▶ **QUÉ HACER**
- 1) En el relato sobre la lección del guardavidas, ¿qué razón dio el guardavidas para tardar en ir en ayuda de la persona?
- 2) Reproduce del relato sobre la lección del guardavidas el pasaje que empieza en “Alguien que pasea” y termina en “todo saliera bien.”.
- 3) Prosigue el relato sobre la lección del guardavidas a partir de su última oración.

▶ **EXTRACTO DE PÁGINA**
━━━━━━━━━━

LA LECCIÓN DEL GUARDAVIDAS

“… Había sufrido mucho de muchos médicos, y gastado todo lo que tenía, y nada había aprovechado, antes le iba peor” (Marcos 5:26)

“Esta es palabra de Jehová a Zorobabel, que dice: No con ejército, ni con fuerza, sino con mi Espíritu, ha dicho Jehová de los ejércitos. ¿Quién eres tú, oh gran monte? Delante de Zorobabel serás reducido a llanura” (Zacarías 4:6,7)


Alguien que pasea a la orilla del río se cae al agua. La persona no sabe nadar, y al hundirse en las aguas comienza a desesperarse. Un guardavidas aparece rápidamente para socorrerla, se prepara y se queda mirándola. La persona se hunde y vuelve a salir a flote dando manotazos, para volverse a sumergir nuevamente. El guardavidas, ya listo se arroja al agua y la rescata sin dificultad. La gente le pregunta porque tardó tanto, y el hombre explicó que era necesario dejar que primero agotara sus fuerzas para que al ir en su ayuda no lo arrastrara a él también. Que era cuestión de esperar ese momento preciso para que todo saliera bien.

━━━━━━━━━━

▶ **BLOQUE DE DATOS**
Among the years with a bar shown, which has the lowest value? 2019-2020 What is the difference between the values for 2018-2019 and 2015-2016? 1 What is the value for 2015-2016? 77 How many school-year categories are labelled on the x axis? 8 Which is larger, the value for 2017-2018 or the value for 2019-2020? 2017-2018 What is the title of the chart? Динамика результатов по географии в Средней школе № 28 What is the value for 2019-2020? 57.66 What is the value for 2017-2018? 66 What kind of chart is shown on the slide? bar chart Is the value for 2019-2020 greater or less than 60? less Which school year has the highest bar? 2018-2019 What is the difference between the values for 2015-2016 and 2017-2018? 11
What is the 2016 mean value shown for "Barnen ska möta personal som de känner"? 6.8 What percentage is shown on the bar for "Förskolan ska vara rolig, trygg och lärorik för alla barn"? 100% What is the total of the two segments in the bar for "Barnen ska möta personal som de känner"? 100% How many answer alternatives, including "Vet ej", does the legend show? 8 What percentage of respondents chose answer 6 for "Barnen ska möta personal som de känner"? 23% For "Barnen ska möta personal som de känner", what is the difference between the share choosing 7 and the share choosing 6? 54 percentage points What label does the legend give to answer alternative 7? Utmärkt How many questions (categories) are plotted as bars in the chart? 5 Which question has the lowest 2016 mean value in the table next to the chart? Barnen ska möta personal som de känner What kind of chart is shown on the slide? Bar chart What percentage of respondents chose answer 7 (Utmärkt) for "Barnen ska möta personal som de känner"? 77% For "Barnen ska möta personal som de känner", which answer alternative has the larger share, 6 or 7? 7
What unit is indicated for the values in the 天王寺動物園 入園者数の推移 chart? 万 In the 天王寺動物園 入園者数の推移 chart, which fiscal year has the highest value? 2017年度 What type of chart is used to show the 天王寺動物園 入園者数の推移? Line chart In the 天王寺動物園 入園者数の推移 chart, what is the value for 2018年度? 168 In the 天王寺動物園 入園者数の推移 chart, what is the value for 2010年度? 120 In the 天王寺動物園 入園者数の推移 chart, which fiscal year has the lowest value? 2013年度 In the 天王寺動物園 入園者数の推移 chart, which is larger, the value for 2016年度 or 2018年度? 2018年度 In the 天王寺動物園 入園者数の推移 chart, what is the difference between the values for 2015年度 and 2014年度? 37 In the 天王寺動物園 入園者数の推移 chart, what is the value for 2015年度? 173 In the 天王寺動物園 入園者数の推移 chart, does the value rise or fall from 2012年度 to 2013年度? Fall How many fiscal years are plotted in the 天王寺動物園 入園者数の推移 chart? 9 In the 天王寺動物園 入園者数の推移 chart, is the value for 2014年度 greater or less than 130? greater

━━━━━━━━━━

▶ **RESPUESTAS POR TAREA**
- 1) Tenía que dejar que primero agotara sus fuerzas para que, al ir en su ayuda, no lo arrastrara a él también.

- 2)
Alguien que pasea a la orilla del río se cae al agua. La persona no sabe nadar, y al hundirse en las aguas comienza a desesperarse. Un guardavidas aparece rápidamente para socorrerla, se prepara y se queda mirándola. La persona se hunde y vuelve a salir a flote dando manotazos, para volverse a sumergir nuevamente. El guardavidas, ya listo se arroja al agua y la rescata sin dificultad. La gente le pregunta porque tardó tanto, y el hombre explicó que era necesario dejar que primero agotara sus fuerzas para que al ir en su ayuda no lo arrastrara a él también. Que era cuestión de esperar ese momento preciso para que todo saliera bien.

- 3)
Este episodio, nos hace pensar en el proceder de Dios en cuanto a nosotros y a nuestra salvación. Es necesario que Dios obre, pero para que el hombre deje obrar a Dios libremente, debe primero haber agotado todas sus fuerzas. Es necesario experimentar que nada podemos hacer, para quedar solamente en las manos de Dios. Allí es cuando aparece Cristo, y nosotros nos entregamos, confiamos en él, y él nos toma en sus brazos.

También sucede así con la liberación. Mientras con nuestras fuerzas queremos vernos libre de vicios y ataduras, comprobamos nuestra nulidad. En el momento en el que reconocemos que con nuestras fuerzas no podemos, y dejamos todo en las manos de Dios, Dios nos libera.